Tuesday, October 17, 2017

What is the future of Touchscreen Technology?


















In 1967 E.A Johnson invented the first capacitive touchscreen console and over the last 50 years, the technology has evolved to become the primary interface on most devices, most notably PCAP touch technology that is used on our smartphones. But where does the human interface go from here?
Today we can perform numerous tasks on our smartphone from online banking, checking our health and even changing the temperature in our home whilst several thousand miles away. However, the biggest issue and most difficult thing we can’t do productively on our smartphone would be writing. Any letter, in-depth composition or data entry develops into a nightmare of clumsily pecking at the virtual keys. Typing this way is unnatural and the touchscreen has a long way to go to enable life improving efficiency.

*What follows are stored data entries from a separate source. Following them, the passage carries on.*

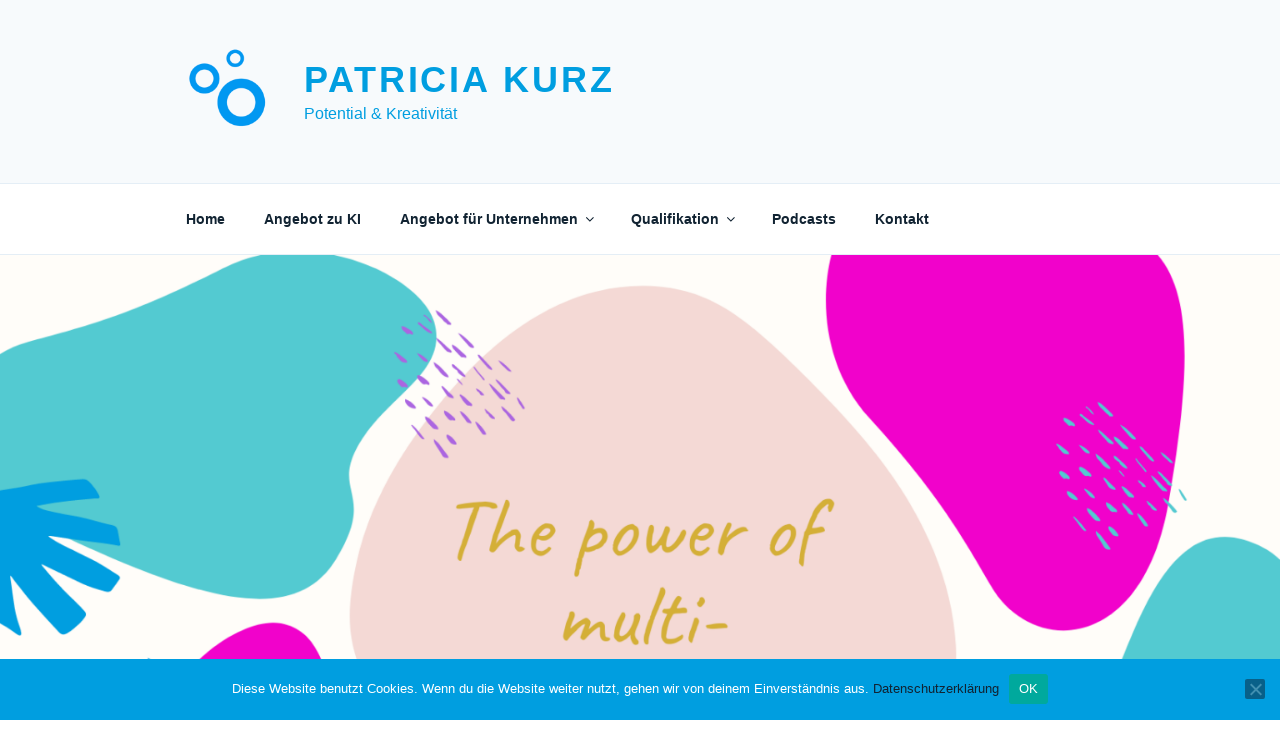

--- FILE ---
content_type: application/javascript
request_url: https://www.patricia-kurz.de/wp-content/themes/twentyseventeen/assets/js/navigation.js?ver=20210122
body_size: 1182
content:
/* global twentyseventeenScreenReaderText */
/**
 * Theme functions file.
 *
 * Contains handlers for navigation and widget area.
 */

(function( $ ) {
	var masthead, menuToggle, siteNavContain, siteNavigation;

	function initMainNavigation( container ) {

		// Add dropdown toggle that displays child menu items.
		var dropdownToggle = $( '<button />', { 'class': 'dropdown-toggle', 'aria-expanded': false })
			.append( twentyseventeenScreenReaderText.icon )
			.append( $( '<span />', { 'class': 'screen-reader-text', text: twentyseventeenScreenReaderText.expand }) );

		container.find( '.menu-item-has-children > a, .page_item_has_children > a' ).after( dropdownToggle );

		// Set the active submenu dropdown toggle button initial state.
		container.find( '.current-menu-ancestor > button' )
			.addClass( 'toggled-on' )
			.attr( 'aria-expanded', 'true' )
			.find( '.screen-reader-text' )
			.text( twentyseventeenScreenReaderText.collapse );
		// Set the active submenu initial state.
		container.find( '.current-menu-ancestor > .sub-menu' ).addClass( 'toggled-on' );

		container.find( '.dropdown-toggle' ).on( 'click', function( e ) {
			var _this = $( this ),
				screenReaderSpan = _this.find( '.screen-reader-text' );

			e.preventDefault();
			_this.toggleClass( 'toggled-on' );
			_this.next( '.children, .sub-menu' ).toggleClass( 'toggled-on' );

			_this.attr( 'aria-expanded', _this.attr( 'aria-expanded' ) === 'false' ? 'true' : 'false' );

			screenReaderSpan.text( screenReaderSpan.text() === twentyseventeenScreenReaderText.expand ? twentyseventeenScreenReaderText.collapse : twentyseventeenScreenReaderText.expand );
		});
	}

	initMainNavigation( $( '.main-navigation' ) );

	masthead       = $( '#masthead' );
	menuToggle     = masthead.find( '.menu-toggle' );
	siteNavContain = masthead.find( '.main-navigation' );
	siteNavigation = masthead.find( '.main-navigation > div > ul' );

	// Enable menuToggle.
	(function() {

		// Return early if menuToggle is missing.
		if ( ! menuToggle.length ) {
			return;
		}

		// Add an initial value for the attribute.
		menuToggle.attr( 'aria-expanded', 'false' );

		menuToggle.on( 'click.twentyseventeen', function() {
			siteNavContain.toggleClass( 'toggled-on' );

			$( this ).attr( 'aria-expanded', siteNavContain.hasClass( 'toggled-on' ) );
		});
	})();

	// Fix sub-menus for touch devices and better focus for hidden submenu items for accessibility.
	(function() {
		if ( ! siteNavigation.length || ! siteNavigation.children().length ) {
			return;
		}

		// Toggle `focus` class to allow submenu access on tablets.
		function toggleFocusClassTouchScreen() {
			if ( 'none' === $( '.menu-toggle' ).css( 'display' ) ) {

				$( document.body ).on( 'touchstart.twentyseventeen', function( e ) {
					if ( ! $( e.target ).closest( '.main-navigation li' ).length ) {
						$( '.main-navigation li' ).removeClass( 'focus' );
					}
				});

				siteNavigation.find( '.menu-item-has-children > a, .page_item_has_children > a' )
					.on( 'touchstart.twentyseventeen', function( e ) {
						var el = $( this ).parent( 'li' );

						if ( ! el.hasClass( 'focus' ) ) {
							e.preventDefault();
							el.toggleClass( 'focus' );
							el.siblings( '.focus' ).removeClass( 'focus' );
						}
					});

			} else {
				siteNavigation.find( '.menu-item-has-children > a, .page_item_has_children > a' ).unbind( 'touchstart.twentyseventeen' );
			}
		}

		if ( 'ontouchstart' in window ) {
			$( window ).on( 'resize.twentyseventeen', toggleFocusClassTouchScreen );
			toggleFocusClassTouchScreen();
		}

		siteNavigation.find( 'a' ).on( 'focus.twentyseventeen blur.twentyseventeen', function() {
			$( this ).parents( '.menu-item, .page_item' ).toggleClass( 'focus' );
		});
	})();
})( jQuery );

The key to fluent typing consists of 3 elements, touch input, orientation and confirmation - a traditional keyboard has all three to satisfy these criteria. Touchscreens allow you to input information but they do not give you a sense of confirmation or direct your finger by the physicality of the keys. Missing these elements makes it difficult to get into any creative flow but two new technologies are now emerging.

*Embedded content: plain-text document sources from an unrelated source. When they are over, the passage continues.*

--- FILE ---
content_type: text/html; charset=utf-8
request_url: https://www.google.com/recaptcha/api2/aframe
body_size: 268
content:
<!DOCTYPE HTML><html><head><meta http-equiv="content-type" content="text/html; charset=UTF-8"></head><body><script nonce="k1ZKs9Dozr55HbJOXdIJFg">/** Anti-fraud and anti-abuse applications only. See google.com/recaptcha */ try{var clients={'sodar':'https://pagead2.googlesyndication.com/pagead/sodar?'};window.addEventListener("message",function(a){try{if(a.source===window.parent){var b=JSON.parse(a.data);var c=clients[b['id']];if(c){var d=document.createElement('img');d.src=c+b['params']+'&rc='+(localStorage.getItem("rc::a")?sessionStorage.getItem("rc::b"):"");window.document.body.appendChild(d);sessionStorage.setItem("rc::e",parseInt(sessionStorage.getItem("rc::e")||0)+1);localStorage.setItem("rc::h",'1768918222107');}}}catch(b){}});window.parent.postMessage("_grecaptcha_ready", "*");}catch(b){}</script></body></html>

Haptics, which is a means of simulating touch sensations by creating a vibration that activates sensors in your fingertips to notify your brain, once you have pressed a button and secondly Microfluidics, this technology creates dynamic transparent tactile surfaces by pushing a solution through a material to define keyboard formations that can rise and recede thereby giving a physicality of the keys. The addition of these two technologies provides the orientation and confirmation needed to enable full typing productivity.

We are already seeing mobile devices use Haptic and Microfluidics in defined positions. The next generation will allow the user to program a combination of these technologies, keyboards could be adjusted in size and location and provide haptic feedback in any position and the microfluidics technology used to create a personalized keyboard for each user. For example changing the size of the icon to relate to their finger size and typing style. Moving further forward we will see haptics and microfluidics evolve together to include tactility and vibrations for more than just keyboards and buttons. Mapping and navigation are examples where you could see the varying contours with the haptic giving various feedback on what you are doing by increasing the length and strength of the vibration. Users who are visually impaired could choose a braille option when manoeuvring around their touchscreen device or when writing without having to purchase a separate product.

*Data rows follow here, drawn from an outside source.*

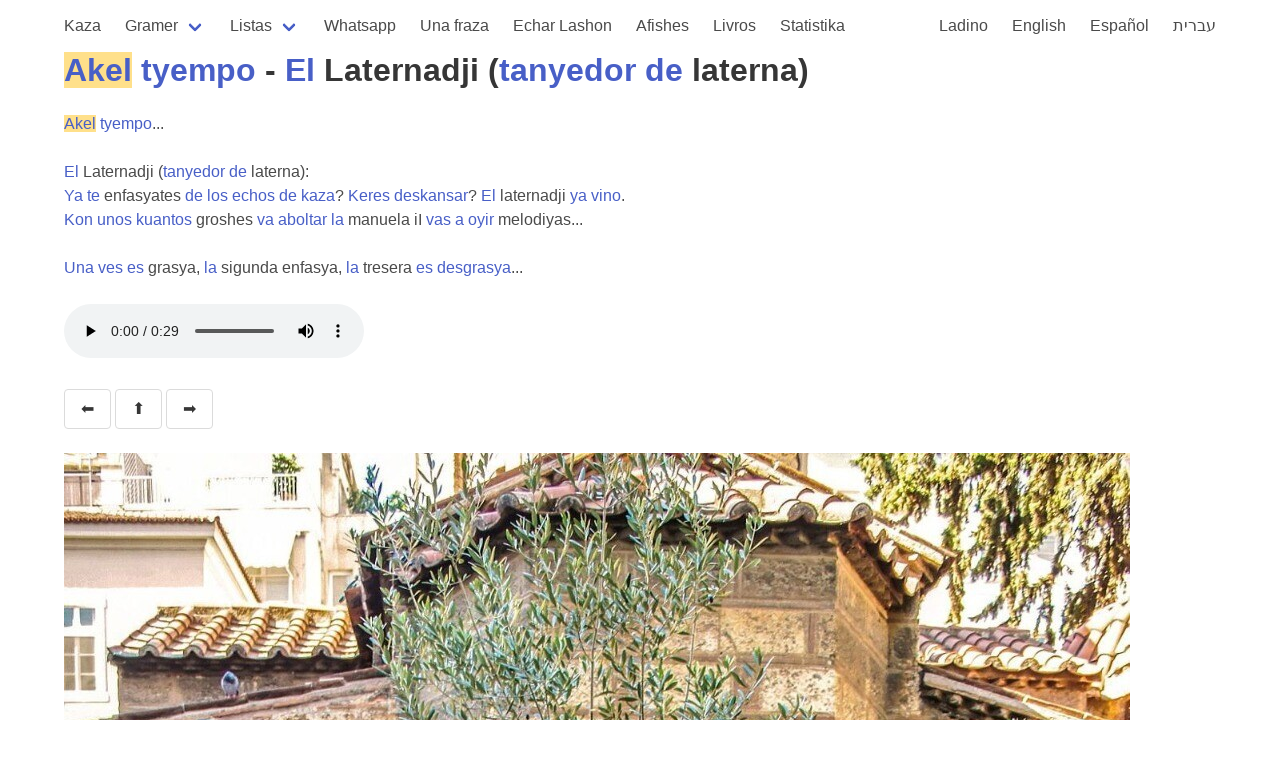

--- FILE ---
content_type: text/html; charset=utf-8
request_url: https://kantoniko.com/whatsapeando/akel-tyempo-el-laternadji-tanyedor-de-laterna?highlight=akel
body_size: 1866
content:
<!DOCTYPE html>
<html lang="lad">
  <head>
    <meta charset="utf-8">
    <meta name="viewport" content="width=device-width, initial-scale=1, user-scalable=yes">
    <title>Akel tyempo - El Laternadji (tanyedor de laterna)</title>
    <link rel="stylesheet" href="https://cdn.jsdelivr.net/npm/bulma@0.9.3/css/bulma.min.css">
    <script src="https://code.jquery.com/jquery-3.6.0.min.js" integrity="sha256-/xUj+3OJU5yExlq6GSYGSHk7tPXikynS7ogEvDej/m4=" crossorigin="anonymous"></script>
    <script src="https://use.fontawesome.com/57525b30bb.js"></script>
    <script src="/js/all.js"></script>
    <link href="https://fonts.googleapis.com/css2?family=Noto+Rashi+Hebrew&display=swap" rel="stylesheet">
    <link rel="stylesheet" href="/css/style.css">

<!-- Global site tag (gtag.js) - Google Analytics -->
<script async src="https://www.googletagmanager.com/gtag/js?id=G-HEKPCYS70X"></script>
<script>
  window.dataLayer = window.dataLayer || [];
  function gtag(){dataLayer.push(arguments);}
  gtag('js', new Date());

  gtag('config', 'G-HEKPCYS70X');
</script>
  </head>
  <body>
    <section id="main-section" class="section">
      <div class="container">
        <nav class="navbar" role="navigation" aria-label="main navigation">
  <div class="navbar-brand">
    <a role="button" class="navbar-burger" aria-label="menu" aria-expanded="false" data-target="navbarBasicExample">
      <span aria-hidden="true"></span>
      <span aria-hidden="true"></span>
      <span aria-hidden="true"></span>
    </a>
  </div>

  <div id="navbarBasicExample" class="navbar-menu">
    <div class="navbar-start">
      <a class="navbar-item " href="/">
        Kaza
      </a>

      <div class="navbar-item has-dropdown is-hoverable">
        <a class="navbar-link ">
          Gramer
        </a>
        <div class="navbar-dropdown">
          <a class="navbar-item" href="/gramer">
            Biervos de la gramer
          </a>
          <a class="navbar-item" href="/pronombres">
            Pronombres
          </a>
          <a class="navbar-item" href="/ser">
            ser
          </a>
          <a class="navbar-item" href="/estar">
            estar
          </a>
        </div>
      </div>

      <div class="navbar-item has-dropdown is-hoverable">
        <a class="navbar-link ">
          Listas
        </a>
        <div class="navbar-dropdown">
          <a class="navbar-item" href="/egzempios/">
            Egzempios
          </a>
          <a class="navbar-item" href="/words/ladino/">
            Palavras en ladino
          </a>
          <a class="navbar-item" href="/faltan/">
            Traduksiones ke faltan
          </a>
          <a class="navbar-item" href="/faltan/ladino">
            Byervos en Ladino ke faltan
          </a>
          <hr class="navbar-divider">
          <a class="navbar-item" href="/lists">Listas</a>
          <a class="navbar-item" href="/dictionaries">Diksionaryos</a>
        </div>
      </div>

      <a class="navbar-item " href="/whatsapeando/">
        Whatsapp
      </a>
      <a class="navbar-item " href="/ufad/">
        Una fraza
      </a>
      <a class="navbar-item" href="/echar-lashon">
        Echar Lashon
      </a>
      <a class="navbar-item " href="/afishes/">Afishes</a>
      <a class="navbar-item " href="/livros/">Livros</a>
      <a class="navbar-item " href="/statistika">Statistika</a>
      
    </div>


    <div class="navbar-end">
      <a class="navbar-item " href="/lad/">Ladino</a>
      <a class="navbar-item " href="/en/">English</a>
      <a class="navbar-item " href="/es/">Español</a>
      <a class="navbar-item " href="/he/">עברית</a>
    </div>
  </div>
</nav>




    <h1 class="title"><a href="/words/ladino/akel">Akel</a> <a href="/words/ladino/tyempo">tyempo</a> - <a href="/words/ladino/el">El</a> Laternadji (<a href="/words/ladino/tanyedor">tanyedor</a> <a href="/words/ladino/de">de</a> laterna)</h1>
    <div class="content">

       
         <div class="columns">
           <div class="column">
             <a href="/words/ladino/akel">Akel</a> <a href="/words/ladino/tyempo">tyempo</a>...<br><br><a href="/words/ladino/el">El</a> Laternadji (<a href="/words/ladino/tanyedor">tanyedor</a> <a href="/words/ladino/de">de</a> laterna):<br><a href="/words/ladino/ya">Ya</a> <a href="/words/ladino/te">te</a> enfasyates <a href="/words/ladino/de">de</a> <a href="/words/ladino/los">los</a> <a href="/words/ladino/echos">echos</a> <a href="/words/ladino/de">de</a> <a href="/words/ladino/kaza">kaza</a>? <a href="/words/ladino/keres">Keres</a> <a href="/words/ladino/deskansar">deskansar</a>? <a href="/words/ladino/el">El</a> laternadji <a href="/words/ladino/ya">ya</a> <a href="/words/ladino/vino">vino</a>. <a href="/words/ladino/kon">Kon</a> <a href="/words/ladino/unos">unos</a> <a href="/words/ladino/kuantos">kuantos</a> groshes <a href="/words/ladino/va">va</a> <a href="/words/ladino/aboltar">aboltar</a> <a href="/words/ladino/la">la</a> manuela iI <a href="/words/ladino/vas">vas</a> <a href="/words/ladino/a">a</a> <a href="/words/ladino/oyir">oyir</a> melodiyas...<br><br><a href="/words/ladino/una">Una</a> <a href="/words/ladino/ves">ves</a> <a href="/words/ladino/es">es</a> grasya, <a href="/words/ladino/la">la</a> sigunda enfasya, <a href="/words/ladino/la">la</a> tresera <a href="/words/ladino/es">es</a> <a href="/words/ladino/desgrasya">desgrasya</a>...
           </div>
           <div class="column" lang="he">
             
           </div>
         </div>
       
       
         <div>
           <audio controls>
             <source src="https://whatsapeando.kantoniko.com/sound/akel-tyempo-el-laternadji-tanyedor-de-laterna.ogg" type="audio/ogg">
             Your browser does not support the audio element.
           </audio>
         </div>
       

    </div>

    <div class="content">
    <a class="button" href="akel-tyempo-el-yumurtadji-vendedor-de-guevos">⬅️</a>
    <a class="button" href=".">⬆️</a>
    <a class="button" href="akel-tyempo-el-firildakchi-vendedor-de-karrukolas">➡️</a>
    </div>

    
        <img src="https://whatsapeando.kantoniko.com/img/akel-tyempo-el-laternadji-tanyedor-de-laterna.jpeg">
    

    <hr>
      2022.01.18
      
        
         <a href="https://ladinokomunita.groups.io/g/main/message/67399">En Ladinokomunita</a>
        
      
       <div class="content">
    <hr>
    Estamos Whatsapeando es un grupo de WhatsApp de Albert Israel, shefe del sirkolo de konservar i promover la kultura sefaradi.<br>
    Kada unos kuantos dias el manda un mesaje.<br>
    Aki puedes meldar i oir algunos mesajes.<br>
    Para registrar al grupo de WhatsApp, manda un mesaje a <a href="https://szabgab.com/contact.html">Gabor</a> kon tu numero telefono, tu nombre, tu alkunya, i demanda resivir los mesajes de Albert. Yo vo a transmeter tu demanda a el.<br>
    Los mesajes se pueden ver tambien en <a href="https://ladinokomunita.groups.io/">Ladinokomunita</a>.
    <hr>
    </div>

      </div>
    </section>

  </body>
</html>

From the minute we are born a connection through touch is acquired, this connection with each other spreads to our personalized technology and current developments will soon enable touchscreens to react in the same way by responding to every individual’s personal touch.

2 comments:

  1. This blog give us the ideas about the touchscreen technology that will hit the latest trend. Touchscreens are becoming increasingly popular and they are by no means a new invention. The first touchscreen was invented back in the 1967 by E.A Johnson, and has gone through many changes and redevelop to become the touchscreen we use today. Touchscreens are not limited to smartphones and tablets PC but they are literally everywhere from ATM, point-of-sale terminals, and navigation systems, to game consoles and even touchpads on laptops. Touchscreens are popping up everywhere, and are slowly taking over our lives. There’s a lot of touchscreen technologies in the market nowadays and projected capacitive touch is one of them. Projected capacitive touchscreen is made up of glass layers that coated by transparent conductive materials. The only way to manage the screen is the object produce an electric charge just like our fingers. Many advantages of capacitive touchscreen will absolutely makes you amaze. I like to read the information you wrote in the blog.

    ReplyDelete
    Replies
    1. Thank you for your feedback, we are glad you liked our article.